Le chef de la sûreté de Paris
Nous sommes le 29 septembre 1818 à Paris, François Vidocq, soucieux, rabroue ses adjoints. Une bande bien organisée s’est spécialisée dans le rapt de linge propre. Ils repèrent une blanchisseuse qui revient du lavoir municipal avec sa brouette et, lorsque sa lessive bien nettoyée elle regagne son domicile, ils lui volent tout son chargement. C’est une affaire prioritaire, ils ont osé s’en prendre à la lingère du préfet de police, si bien qu’il n’a plus un slip propre à se mettre, il est furieux et envoie donc sa meilleure équipe sur le coup.
Une aide précieuse
Vidocq prends cette affaire très au sérieux. Il décide d’organiser un traquenard pour aboutir à une arrestation rapide. Son équipe réunie, il leur expose son plan. Il leur demande juste de faire attention de ne pas alerter Auguste Lesaulnier afin de pas l’avoir dans les jambes. Un homme assez sympathique mais qui devient vite très collant. Il se croit génial et son rêve est d’intégrer l’équipe de ce chef de la sûreté atypique. Il pense savoir beaucoup de choses et veut en faire profiter la police et ainsi les aider pour l’arrestation des malfaiteurs.
Auguste Lesaulnier
Depuis tout petit, il aime intervenir dans des conversations qui ne le regarde pas et ajouter des commentaires qu’on ne lui a pas demandés. La plupart des gens ne lui en veux pas, en effet, il n’a pas vraiment toute sa tête. Tout le monde le trouve lourd mais « gentil ». On ne s’attaque pas à quelqu’un dont quelques facultés brillent par leur absence. Ses connaissances n’hésitent pas à dire : » il a un grain Lesaulnier ! ». Je me vois obligé d’interrompre ici mon récit pour expliquer à ceux qui ne le savent pas encore qu’un saulnier est une personne qui, à l’époque, extrait du sel. Si bien qu’à l’arrivée on dit : « il a un grain de sel ! »
L’appât
Reprenons au moment du piège tendu aux kidnappeurs de linge propre . Auguste se trouve plus ou moins malgré lui en plein milieu de l’intervention. Il remarque une jolie lavandière qui circule avec sa brouette pleine de linge immaculé. Toujours sensible au charme féminin, il tente une approche subtile pour profiter du moment présent. Plutôt beau garçon, il bénéficie d’un succès certain, mais souvent éphémère quand elle se rendent compte qu’il a « un grain de sel ». Là, la magie n’opère pas, tout simplement c’est elle qui sert d’appât à Vidocq pour coincer les membres du gang et elle a autre chose à penser en ce moment.

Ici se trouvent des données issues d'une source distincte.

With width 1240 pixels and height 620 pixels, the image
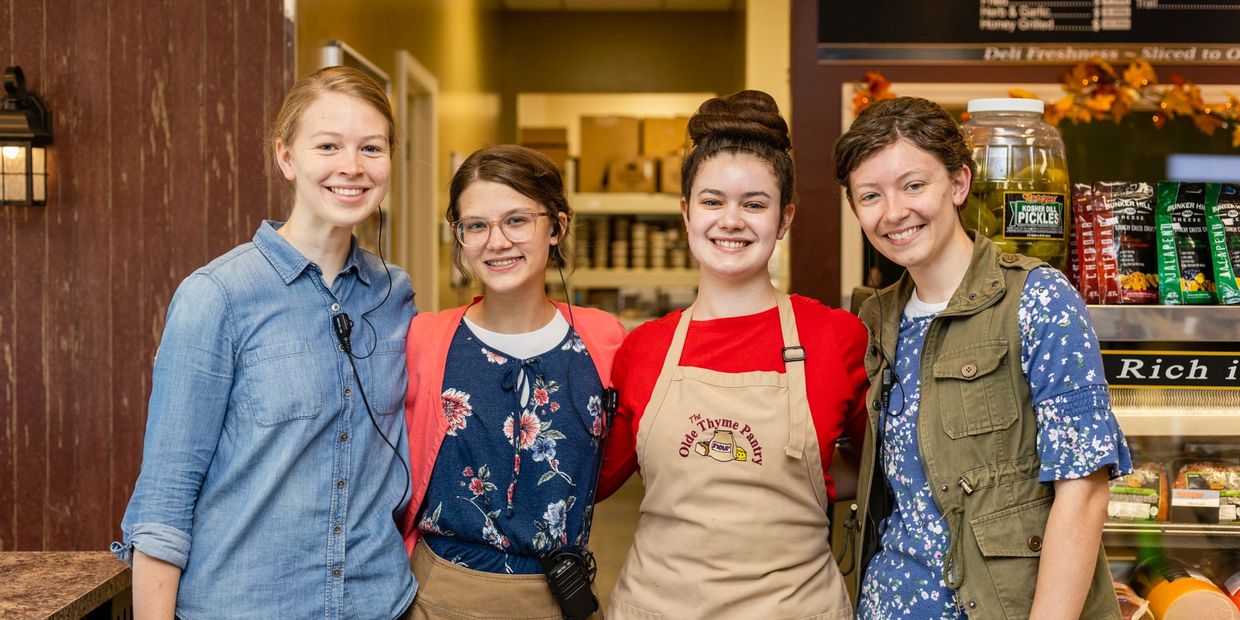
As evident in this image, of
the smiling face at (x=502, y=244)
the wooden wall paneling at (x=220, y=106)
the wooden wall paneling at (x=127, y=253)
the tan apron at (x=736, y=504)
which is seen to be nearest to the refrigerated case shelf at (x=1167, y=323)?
the tan apron at (x=736, y=504)

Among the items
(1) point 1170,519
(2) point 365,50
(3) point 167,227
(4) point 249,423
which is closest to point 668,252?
(2) point 365,50

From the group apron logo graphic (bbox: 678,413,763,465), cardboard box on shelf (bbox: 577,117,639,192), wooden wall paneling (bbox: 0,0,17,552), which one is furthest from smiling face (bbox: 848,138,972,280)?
cardboard box on shelf (bbox: 577,117,639,192)

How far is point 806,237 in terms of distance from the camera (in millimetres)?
3387

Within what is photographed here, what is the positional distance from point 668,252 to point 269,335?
4.81 meters

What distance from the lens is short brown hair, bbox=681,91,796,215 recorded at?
5.74 feet

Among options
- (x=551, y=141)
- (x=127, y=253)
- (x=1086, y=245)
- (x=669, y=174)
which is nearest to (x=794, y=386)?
(x=1086, y=245)

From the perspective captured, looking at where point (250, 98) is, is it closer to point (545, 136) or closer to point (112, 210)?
point (112, 210)

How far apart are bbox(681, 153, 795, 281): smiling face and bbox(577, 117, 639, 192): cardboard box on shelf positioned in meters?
4.54

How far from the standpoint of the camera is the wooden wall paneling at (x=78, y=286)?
2.65 meters

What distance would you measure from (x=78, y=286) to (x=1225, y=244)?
2.66 m

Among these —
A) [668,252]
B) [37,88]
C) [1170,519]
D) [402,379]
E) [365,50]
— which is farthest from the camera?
[668,252]

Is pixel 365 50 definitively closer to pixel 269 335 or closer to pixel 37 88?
pixel 37 88

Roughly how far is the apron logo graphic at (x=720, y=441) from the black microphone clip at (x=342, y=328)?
58 cm

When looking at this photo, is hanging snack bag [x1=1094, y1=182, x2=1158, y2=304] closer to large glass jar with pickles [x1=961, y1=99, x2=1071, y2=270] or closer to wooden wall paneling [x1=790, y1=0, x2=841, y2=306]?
large glass jar with pickles [x1=961, y1=99, x2=1071, y2=270]
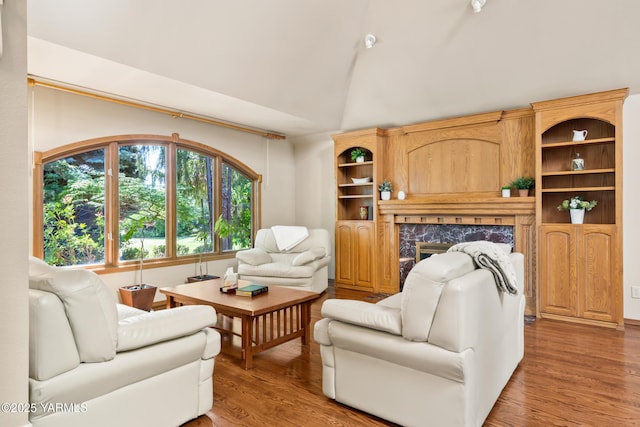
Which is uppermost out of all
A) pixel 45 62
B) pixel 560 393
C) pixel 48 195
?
pixel 45 62

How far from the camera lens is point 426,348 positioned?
6.11ft

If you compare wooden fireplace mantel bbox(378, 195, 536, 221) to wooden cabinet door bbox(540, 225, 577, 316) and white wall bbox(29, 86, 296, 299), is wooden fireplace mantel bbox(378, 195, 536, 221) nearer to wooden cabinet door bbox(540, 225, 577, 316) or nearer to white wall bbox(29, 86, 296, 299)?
wooden cabinet door bbox(540, 225, 577, 316)

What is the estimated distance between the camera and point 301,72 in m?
4.25

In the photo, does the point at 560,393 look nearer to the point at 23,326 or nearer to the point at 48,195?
the point at 23,326

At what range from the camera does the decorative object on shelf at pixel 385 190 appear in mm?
5348

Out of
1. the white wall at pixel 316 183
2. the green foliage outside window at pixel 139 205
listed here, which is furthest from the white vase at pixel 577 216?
the green foliage outside window at pixel 139 205

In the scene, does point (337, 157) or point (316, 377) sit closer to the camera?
point (316, 377)

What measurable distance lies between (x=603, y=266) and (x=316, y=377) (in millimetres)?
3113

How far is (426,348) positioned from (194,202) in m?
4.22

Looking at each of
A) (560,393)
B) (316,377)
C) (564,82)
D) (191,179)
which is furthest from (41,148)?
(564,82)

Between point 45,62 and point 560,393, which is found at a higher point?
point 45,62

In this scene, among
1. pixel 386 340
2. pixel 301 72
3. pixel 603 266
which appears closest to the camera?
pixel 386 340

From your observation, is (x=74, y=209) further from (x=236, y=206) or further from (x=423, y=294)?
(x=423, y=294)

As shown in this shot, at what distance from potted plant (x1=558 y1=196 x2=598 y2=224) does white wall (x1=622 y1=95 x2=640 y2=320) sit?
309 millimetres
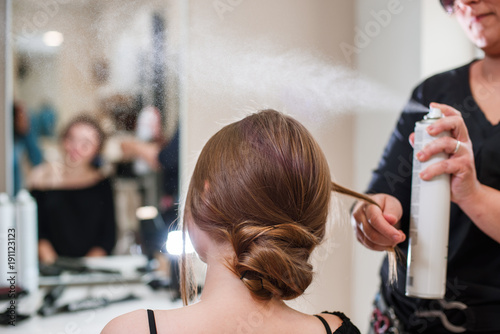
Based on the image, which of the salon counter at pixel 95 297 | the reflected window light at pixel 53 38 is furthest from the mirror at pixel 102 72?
the salon counter at pixel 95 297

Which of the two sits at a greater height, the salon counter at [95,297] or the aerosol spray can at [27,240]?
the aerosol spray can at [27,240]

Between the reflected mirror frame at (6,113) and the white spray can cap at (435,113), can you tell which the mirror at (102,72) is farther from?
the white spray can cap at (435,113)

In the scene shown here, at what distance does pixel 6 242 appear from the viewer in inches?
30.2

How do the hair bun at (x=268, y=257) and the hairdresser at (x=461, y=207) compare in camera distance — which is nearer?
the hair bun at (x=268, y=257)

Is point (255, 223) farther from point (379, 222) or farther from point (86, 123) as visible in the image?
point (86, 123)

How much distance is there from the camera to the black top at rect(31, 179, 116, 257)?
87cm

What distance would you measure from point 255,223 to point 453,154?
35 cm

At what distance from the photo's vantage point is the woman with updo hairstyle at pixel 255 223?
27.1 inches

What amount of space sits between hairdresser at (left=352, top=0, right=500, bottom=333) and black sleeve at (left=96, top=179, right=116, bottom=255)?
0.47 metres

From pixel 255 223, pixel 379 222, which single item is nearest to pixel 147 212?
pixel 255 223

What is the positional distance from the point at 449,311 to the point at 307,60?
0.57m

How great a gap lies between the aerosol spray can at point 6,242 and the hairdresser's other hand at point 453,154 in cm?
68

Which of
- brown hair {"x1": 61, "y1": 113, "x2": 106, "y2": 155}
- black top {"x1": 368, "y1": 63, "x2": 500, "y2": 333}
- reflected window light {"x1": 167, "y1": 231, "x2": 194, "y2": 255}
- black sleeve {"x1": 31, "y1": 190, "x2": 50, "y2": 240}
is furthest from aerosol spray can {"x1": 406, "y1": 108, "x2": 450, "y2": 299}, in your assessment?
black sleeve {"x1": 31, "y1": 190, "x2": 50, "y2": 240}

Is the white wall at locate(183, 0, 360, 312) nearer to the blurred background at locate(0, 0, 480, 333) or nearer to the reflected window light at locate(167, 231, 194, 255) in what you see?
the blurred background at locate(0, 0, 480, 333)
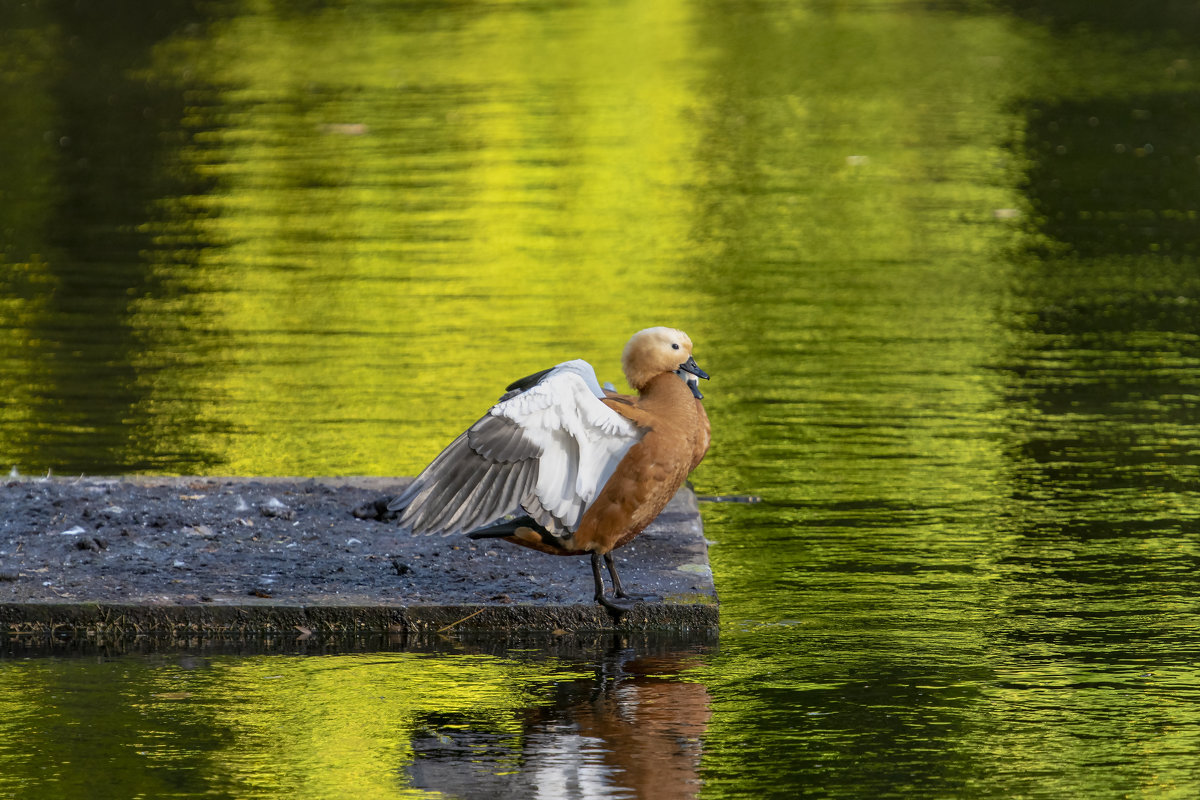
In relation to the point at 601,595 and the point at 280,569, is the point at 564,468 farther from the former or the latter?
the point at 280,569

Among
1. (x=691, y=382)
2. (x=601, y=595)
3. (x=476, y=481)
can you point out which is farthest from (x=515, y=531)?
(x=691, y=382)

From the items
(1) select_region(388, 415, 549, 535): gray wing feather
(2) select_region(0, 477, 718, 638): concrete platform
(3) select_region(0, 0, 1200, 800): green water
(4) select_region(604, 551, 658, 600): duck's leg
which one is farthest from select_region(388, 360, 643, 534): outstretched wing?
(3) select_region(0, 0, 1200, 800): green water

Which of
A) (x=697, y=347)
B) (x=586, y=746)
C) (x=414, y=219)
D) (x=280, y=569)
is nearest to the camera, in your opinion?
(x=586, y=746)

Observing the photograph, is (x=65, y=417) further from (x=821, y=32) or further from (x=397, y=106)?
(x=821, y=32)

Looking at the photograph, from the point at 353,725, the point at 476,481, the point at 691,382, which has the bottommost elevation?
the point at 353,725

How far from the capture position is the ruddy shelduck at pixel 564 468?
6648mm

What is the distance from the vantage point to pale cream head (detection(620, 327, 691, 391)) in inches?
270

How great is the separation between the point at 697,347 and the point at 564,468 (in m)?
5.35

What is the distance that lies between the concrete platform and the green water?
18cm

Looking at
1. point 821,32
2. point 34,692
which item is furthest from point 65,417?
point 821,32

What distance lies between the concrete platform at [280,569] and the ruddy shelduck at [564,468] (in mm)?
336

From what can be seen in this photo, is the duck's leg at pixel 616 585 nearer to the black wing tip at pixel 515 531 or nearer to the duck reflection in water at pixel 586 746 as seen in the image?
the black wing tip at pixel 515 531

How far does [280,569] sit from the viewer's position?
288 inches

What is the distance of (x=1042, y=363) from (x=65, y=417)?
233 inches
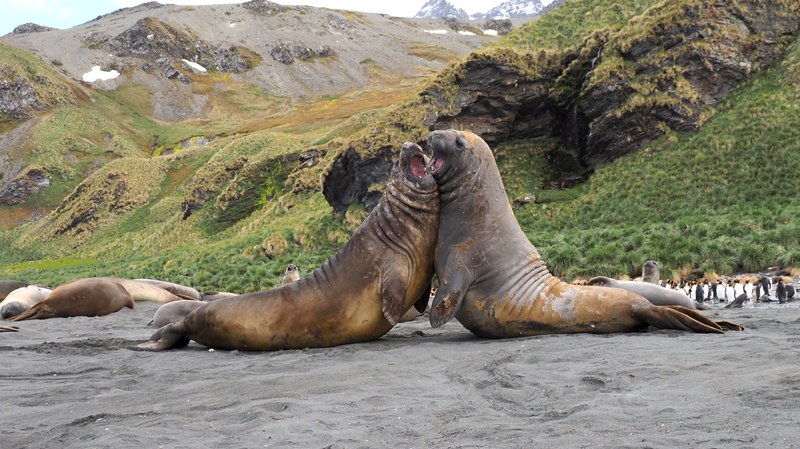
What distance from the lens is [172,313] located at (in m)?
10.6

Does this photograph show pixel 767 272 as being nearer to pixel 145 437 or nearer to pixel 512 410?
pixel 512 410

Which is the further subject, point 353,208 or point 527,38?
point 527,38

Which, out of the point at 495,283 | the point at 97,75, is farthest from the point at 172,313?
the point at 97,75

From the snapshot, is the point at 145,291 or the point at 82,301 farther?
the point at 145,291

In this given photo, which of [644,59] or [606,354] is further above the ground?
[644,59]

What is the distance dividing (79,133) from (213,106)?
29.9 meters

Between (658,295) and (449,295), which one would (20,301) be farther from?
(658,295)

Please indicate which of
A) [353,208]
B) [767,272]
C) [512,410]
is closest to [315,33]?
[353,208]

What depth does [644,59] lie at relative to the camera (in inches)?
1147

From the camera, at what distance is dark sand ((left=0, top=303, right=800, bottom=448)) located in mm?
3482

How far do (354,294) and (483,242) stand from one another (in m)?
1.50

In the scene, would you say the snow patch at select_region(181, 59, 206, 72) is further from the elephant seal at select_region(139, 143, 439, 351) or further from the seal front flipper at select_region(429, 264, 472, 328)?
the seal front flipper at select_region(429, 264, 472, 328)

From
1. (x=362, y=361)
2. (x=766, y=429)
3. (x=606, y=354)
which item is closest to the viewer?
(x=766, y=429)

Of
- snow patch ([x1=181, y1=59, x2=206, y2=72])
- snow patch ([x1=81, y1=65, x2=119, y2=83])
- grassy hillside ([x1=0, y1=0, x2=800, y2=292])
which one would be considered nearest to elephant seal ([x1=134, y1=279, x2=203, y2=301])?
grassy hillside ([x1=0, y1=0, x2=800, y2=292])
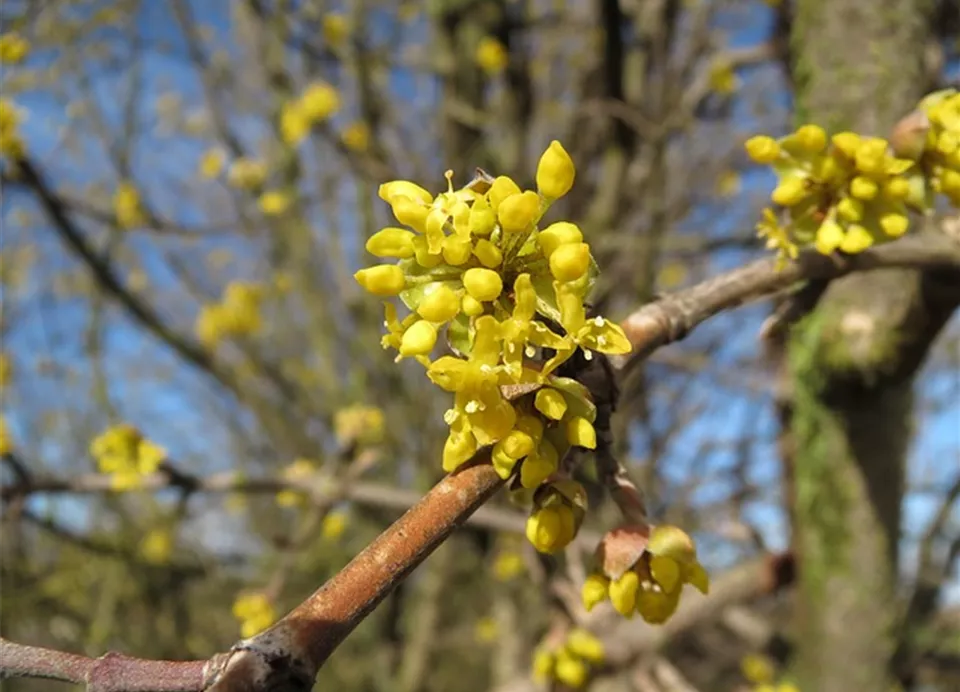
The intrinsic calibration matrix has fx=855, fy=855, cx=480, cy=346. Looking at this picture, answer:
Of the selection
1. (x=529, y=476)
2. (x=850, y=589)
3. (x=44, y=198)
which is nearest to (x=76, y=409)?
(x=44, y=198)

Les caleçons propres sauvés
A ce moment précis, les bandits sautent sur la lavandière et cherchent à s’emparer de sa cargaison. Il ne peuvent pas résister à la blancheur, même en pleine lumière, de ces draps et autres caleçons. Le sang d’Auguste ne fait qu’un tour, il s’interpose pour défendre la blanchisseuse agressée. Face à cette bande, il ne fait pas le poids mais heureusement pour lui le piège se referme et ils sont tous capturés. Vidocq sermonne le pauvre Auguste : » Tu aurais pu faire rater toute l’opération. Toujours dans nos pattes alors qu’on est prêt à intervenir, tu as vraiment un grain Lesaulnier ! un grain de sel ! »
La notoriété
Un journaliste qui passait par là, toujours à l’affût d’un scoop reprend la formule et publie de façon un peu déformée, ce qui pourtant n’arrive jamais à un journaliste qui se respecte, un gros titre disant : « Vidocq démantèle le gang des serviettes propres malgré un grain de sel ». C’est ainsi qu’Auguste Lesaulnier passa à la postérité malgré lui et qu’on emploie l’expression mettre son grain de sel pour quelqu’un qui intervient sans qu’on lui ait demandé et souvent pas à bon escient.